[SECC] Roe (1960 Corvair)car testing-long and windy

Jones, Sarah SJones at DestinationHotels.com
Tue Apr 19 07:49:57 EDT 2005


Warren,

Great story, thanks for sharing!!!!

Sarah

-----Original Message-----
From: secc-bounces at corvair.org [mailto:secc-bounces at corvair.org]On
Behalf Of Levair at aol.com
Sent: Monday, April 18, 2005 6:07 PM
To: Secc at corvair.org
Subject: [SECC] Roe (1960 Corvair)car testing-long and windy


In a message dated 4/18/05 2:04:35 PM Eastern Daylight Time, levair at aol.com 
writes:

<< CP at list.carlc.com, Stamandli at comcast.net, Jtmck at netnitco.net
 
 
 all,
 
   Since I was teaching an autocross school at Fort Wayne, IN this weekend I

 took the Roe car along for some teating and tuning again. 
    As you may recall I was addressing some major problems---still many 
 smaller one to come. 
    The Weber carb (45 progressive DCOE) was flooding  because it was tilted

 maybe 5 degrees toward the float hinge. ( Finicky thing, It my get a Quadra

Jet 
 yet.).
    I removed the entire turbo set up and installed one with a tighter 
exhaust 
 scroll (.2 vs .55 A/R)  and tilted it so the blasted carb was totally
level.
    The rear end of this swing axle car was squatting way too much on 
intitial 
 take off. It had 600 # springs by my Hyd. spring rate checker. Late IRS 
 Corvairs only have about 200 # springs but are located right at the wheel. 
The 
 inboard located early ones probably aren't any stiffer at the wheel due to 
the 
 motion ratio. 
    Since these FC (truck) axles are spaced out 2" more and the wheels are
5" 
 wider the motion ratio may be approaching 2 to one. 
     I made a wild*** guess and installed 850# rear springs. 
     It worked. I installed the new springs with a length that gave 1/4 deg.

 negative camber, assuming that they would sag a bunch like any new springs 
that 
 I had ever installed. The haven't move'd of course!
    I also increased the rear anti roll bar from 3/4 to 7/8 " .
   The car had a quick steering gear box without the accompanying steering 
 arms, so I manufactured the correct steering arms. 
    There has been zero evidence so far of rear  wheel tuck under and the 
 tires are not scrubbing on the sidewall  at all.  So much for the early 
swing 
 axles being any kind of handling problem! If anything the rear is sticking 
better 
 than my late IRS car; if trying to provoke any oversteer is an indication. 
    I will try a 1" rear bar soon (Crown 1" on the front) if the car doesn't

 improve on larger, grippier smoother flowing, faster venues. I will 
eventually 
 replace the harder road racing compound front tires with some R 25
Hoosiers. 
   The rear 10"x 22" R 35s were just right though. 
    It is physically very hard to maneuver around these super tight courses 
 without some inherent oversteer.
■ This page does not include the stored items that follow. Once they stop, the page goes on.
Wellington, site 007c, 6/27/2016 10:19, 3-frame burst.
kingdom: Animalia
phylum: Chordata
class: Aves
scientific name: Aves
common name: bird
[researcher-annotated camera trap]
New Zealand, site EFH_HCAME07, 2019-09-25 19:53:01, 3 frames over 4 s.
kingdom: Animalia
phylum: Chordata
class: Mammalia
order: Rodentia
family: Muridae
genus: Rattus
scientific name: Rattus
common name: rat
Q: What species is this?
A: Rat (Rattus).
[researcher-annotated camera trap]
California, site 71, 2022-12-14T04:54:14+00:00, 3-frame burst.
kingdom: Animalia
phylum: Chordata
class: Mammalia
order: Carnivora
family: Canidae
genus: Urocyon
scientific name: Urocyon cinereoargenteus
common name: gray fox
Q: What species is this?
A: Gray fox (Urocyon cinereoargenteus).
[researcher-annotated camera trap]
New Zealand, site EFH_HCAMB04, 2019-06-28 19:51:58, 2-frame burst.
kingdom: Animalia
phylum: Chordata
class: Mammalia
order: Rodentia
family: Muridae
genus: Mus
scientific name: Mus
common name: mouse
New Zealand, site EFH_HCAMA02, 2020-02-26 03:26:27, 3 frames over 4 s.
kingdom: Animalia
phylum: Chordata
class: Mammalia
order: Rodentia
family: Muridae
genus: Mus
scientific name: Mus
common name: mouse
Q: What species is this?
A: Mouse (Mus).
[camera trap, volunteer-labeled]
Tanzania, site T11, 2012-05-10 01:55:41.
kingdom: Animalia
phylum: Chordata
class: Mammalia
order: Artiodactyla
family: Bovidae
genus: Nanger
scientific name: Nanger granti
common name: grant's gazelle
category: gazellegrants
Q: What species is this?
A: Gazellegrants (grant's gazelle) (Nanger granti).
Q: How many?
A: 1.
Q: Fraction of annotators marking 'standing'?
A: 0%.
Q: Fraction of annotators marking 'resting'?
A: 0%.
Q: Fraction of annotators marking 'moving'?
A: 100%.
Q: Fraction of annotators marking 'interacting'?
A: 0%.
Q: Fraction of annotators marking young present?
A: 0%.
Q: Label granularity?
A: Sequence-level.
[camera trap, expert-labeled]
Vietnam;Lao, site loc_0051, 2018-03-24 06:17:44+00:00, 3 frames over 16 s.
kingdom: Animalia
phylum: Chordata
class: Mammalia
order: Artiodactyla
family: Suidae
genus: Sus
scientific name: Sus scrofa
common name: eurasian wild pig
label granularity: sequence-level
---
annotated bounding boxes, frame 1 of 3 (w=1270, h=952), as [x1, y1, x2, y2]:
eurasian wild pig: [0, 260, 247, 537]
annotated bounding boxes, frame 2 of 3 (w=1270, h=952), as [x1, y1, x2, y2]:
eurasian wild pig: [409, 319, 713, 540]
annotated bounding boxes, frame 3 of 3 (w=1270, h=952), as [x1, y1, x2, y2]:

I was ill this week and the effort of lock

to 
 lock non-powered, fast steering was tremendous for me. 
     Still the results have been good. I was second in CP only to Scott 
 Lewis's tube frame champion ship Camaro. Yeah,  some little bitty front 
drivers beat 
 me too. 
    I still have a problem with heat soak on the carb between runs, but not 
 with regular use. 
    The boost is limited to 10 psi right now but is fairly quick reacting
and 
 driveable.
    It was a great weekend with 78 Deg weather, great friends and lot of 
 novices out.
     This old car got the most attention from the younger folks---go figure.